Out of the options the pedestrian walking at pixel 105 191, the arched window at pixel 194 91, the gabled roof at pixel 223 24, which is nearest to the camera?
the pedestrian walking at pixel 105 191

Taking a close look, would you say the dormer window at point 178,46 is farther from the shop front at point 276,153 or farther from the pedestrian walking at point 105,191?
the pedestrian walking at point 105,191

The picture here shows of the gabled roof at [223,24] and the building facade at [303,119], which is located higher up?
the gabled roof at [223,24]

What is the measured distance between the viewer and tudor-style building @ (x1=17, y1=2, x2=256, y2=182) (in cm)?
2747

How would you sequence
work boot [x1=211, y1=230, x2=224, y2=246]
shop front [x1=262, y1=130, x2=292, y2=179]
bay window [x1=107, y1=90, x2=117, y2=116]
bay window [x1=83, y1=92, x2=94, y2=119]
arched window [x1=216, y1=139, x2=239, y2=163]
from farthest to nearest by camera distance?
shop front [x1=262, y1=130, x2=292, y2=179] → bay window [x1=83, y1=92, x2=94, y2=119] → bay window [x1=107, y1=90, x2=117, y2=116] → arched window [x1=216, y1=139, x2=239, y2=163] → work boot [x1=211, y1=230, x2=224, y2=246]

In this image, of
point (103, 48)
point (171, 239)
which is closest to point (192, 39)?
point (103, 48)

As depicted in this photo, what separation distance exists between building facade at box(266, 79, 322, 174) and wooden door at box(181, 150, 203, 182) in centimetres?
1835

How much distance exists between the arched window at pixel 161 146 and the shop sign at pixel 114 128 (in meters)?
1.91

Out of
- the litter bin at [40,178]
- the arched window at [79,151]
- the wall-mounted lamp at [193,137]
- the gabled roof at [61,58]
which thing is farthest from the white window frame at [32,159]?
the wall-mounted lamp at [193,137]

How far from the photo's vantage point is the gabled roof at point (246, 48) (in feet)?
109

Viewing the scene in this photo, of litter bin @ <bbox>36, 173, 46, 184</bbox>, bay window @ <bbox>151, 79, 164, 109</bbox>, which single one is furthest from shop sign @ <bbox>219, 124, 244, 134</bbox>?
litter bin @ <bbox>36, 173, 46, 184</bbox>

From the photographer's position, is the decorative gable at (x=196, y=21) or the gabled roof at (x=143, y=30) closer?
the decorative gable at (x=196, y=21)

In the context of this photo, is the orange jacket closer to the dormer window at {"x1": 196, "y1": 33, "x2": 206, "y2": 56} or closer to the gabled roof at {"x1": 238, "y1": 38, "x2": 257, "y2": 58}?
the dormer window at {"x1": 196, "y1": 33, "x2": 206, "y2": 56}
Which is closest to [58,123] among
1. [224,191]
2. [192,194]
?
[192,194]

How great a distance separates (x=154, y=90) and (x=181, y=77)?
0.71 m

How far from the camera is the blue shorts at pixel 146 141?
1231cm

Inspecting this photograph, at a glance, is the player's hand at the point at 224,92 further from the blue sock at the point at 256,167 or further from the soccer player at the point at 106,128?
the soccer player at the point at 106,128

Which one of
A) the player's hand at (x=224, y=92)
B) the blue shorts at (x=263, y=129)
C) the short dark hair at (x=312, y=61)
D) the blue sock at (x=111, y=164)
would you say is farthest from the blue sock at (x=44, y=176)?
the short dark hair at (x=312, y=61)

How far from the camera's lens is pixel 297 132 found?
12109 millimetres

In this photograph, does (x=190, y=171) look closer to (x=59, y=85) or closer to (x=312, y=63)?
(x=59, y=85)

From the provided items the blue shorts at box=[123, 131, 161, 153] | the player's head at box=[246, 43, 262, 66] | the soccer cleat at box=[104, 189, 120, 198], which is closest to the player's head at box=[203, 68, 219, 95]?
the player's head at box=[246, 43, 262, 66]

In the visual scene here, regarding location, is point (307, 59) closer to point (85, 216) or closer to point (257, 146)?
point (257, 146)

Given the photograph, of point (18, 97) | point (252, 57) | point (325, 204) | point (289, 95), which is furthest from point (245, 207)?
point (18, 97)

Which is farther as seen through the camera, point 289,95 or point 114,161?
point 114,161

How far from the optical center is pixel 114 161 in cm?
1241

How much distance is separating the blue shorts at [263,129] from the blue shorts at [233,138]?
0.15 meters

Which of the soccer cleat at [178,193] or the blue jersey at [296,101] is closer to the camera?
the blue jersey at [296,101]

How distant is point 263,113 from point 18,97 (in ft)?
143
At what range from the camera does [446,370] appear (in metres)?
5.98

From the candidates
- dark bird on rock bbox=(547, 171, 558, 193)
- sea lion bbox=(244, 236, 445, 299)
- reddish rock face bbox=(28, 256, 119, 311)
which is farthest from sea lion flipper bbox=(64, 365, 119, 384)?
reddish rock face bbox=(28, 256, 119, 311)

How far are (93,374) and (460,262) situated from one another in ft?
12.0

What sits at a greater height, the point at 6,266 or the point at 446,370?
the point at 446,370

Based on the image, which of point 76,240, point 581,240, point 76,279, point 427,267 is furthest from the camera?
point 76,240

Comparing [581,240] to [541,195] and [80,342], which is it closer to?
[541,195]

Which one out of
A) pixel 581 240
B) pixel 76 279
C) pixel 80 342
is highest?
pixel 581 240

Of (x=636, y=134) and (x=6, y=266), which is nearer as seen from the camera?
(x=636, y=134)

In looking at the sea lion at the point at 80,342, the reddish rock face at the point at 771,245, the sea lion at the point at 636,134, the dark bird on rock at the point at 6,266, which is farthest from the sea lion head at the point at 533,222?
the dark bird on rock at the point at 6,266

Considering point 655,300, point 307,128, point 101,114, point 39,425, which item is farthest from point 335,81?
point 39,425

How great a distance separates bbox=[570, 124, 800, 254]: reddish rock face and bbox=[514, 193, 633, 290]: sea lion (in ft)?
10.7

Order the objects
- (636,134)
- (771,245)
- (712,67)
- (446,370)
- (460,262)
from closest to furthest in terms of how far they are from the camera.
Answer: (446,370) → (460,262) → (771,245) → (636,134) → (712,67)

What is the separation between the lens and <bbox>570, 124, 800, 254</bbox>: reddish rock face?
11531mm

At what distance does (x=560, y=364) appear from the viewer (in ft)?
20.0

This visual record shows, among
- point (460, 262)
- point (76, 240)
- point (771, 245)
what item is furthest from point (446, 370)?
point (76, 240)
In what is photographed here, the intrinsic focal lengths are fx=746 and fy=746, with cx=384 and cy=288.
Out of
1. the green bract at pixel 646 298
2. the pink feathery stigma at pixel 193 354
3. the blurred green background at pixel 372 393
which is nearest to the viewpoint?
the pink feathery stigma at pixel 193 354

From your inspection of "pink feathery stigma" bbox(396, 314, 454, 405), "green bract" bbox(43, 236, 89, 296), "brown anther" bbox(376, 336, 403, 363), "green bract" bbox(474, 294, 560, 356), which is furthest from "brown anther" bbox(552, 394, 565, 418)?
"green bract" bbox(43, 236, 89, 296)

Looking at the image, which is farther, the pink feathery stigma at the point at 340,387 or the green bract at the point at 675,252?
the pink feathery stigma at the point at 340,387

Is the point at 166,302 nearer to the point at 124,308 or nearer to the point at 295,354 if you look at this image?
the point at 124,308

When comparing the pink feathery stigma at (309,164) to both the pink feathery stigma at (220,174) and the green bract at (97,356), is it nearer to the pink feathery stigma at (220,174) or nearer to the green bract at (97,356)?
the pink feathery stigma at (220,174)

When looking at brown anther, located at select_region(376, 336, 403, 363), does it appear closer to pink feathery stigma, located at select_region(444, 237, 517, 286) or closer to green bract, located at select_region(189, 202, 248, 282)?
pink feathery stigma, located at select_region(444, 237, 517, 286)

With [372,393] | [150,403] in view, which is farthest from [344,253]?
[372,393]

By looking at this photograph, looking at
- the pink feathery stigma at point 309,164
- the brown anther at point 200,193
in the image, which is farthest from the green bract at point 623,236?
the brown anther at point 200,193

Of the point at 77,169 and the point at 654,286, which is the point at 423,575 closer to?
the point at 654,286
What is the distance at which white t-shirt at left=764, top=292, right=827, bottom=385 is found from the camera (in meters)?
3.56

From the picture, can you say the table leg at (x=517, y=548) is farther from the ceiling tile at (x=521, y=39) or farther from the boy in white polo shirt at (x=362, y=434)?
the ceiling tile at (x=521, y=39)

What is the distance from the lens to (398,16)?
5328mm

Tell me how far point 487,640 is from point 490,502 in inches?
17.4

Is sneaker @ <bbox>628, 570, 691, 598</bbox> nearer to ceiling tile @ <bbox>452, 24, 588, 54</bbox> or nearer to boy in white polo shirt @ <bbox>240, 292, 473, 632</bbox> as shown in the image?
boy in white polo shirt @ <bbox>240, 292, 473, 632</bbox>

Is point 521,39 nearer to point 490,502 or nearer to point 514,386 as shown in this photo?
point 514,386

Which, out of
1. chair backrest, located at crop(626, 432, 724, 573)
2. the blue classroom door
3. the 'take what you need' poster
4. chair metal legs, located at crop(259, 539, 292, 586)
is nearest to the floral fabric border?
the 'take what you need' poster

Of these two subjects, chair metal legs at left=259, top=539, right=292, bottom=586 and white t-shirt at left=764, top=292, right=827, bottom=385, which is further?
******
→ REQUEST:
Return every line from the one holding "From the picture, can" through the end of the data, exactly as it appears, with both ends kept and nothing else.

→ WRITTEN RESPONSE:
From the picture, can you say the table leg at (x=517, y=548) is farther from the ceiling tile at (x=521, y=39) or farther from the boy in white polo shirt at (x=362, y=434)?
the ceiling tile at (x=521, y=39)

What is the distance from the lens to (398,16)?
5328mm

Tell me how far point 487,640 is from point 490,502 in inches?
17.4

Is sneaker @ <bbox>628, 570, 691, 598</bbox> nearer to ceiling tile @ <bbox>452, 24, 588, 54</bbox> or nearer to boy in white polo shirt @ <bbox>240, 292, 473, 632</bbox> as shown in the image?
boy in white polo shirt @ <bbox>240, 292, 473, 632</bbox>

Is point 521,39 nearer to point 490,502 or nearer to point 514,386 as shown in this photo?
point 514,386

Which, out of
1. chair backrest, located at crop(626, 432, 724, 573)
2. the blue classroom door
3. the 'take what you need' poster
4. chair metal legs, located at crop(259, 539, 292, 586)
is nearest to the floral fabric border?
the 'take what you need' poster

Of these two subjects, chair metal legs at left=259, top=539, right=292, bottom=586 and white t-shirt at left=764, top=292, right=827, bottom=385, which is further?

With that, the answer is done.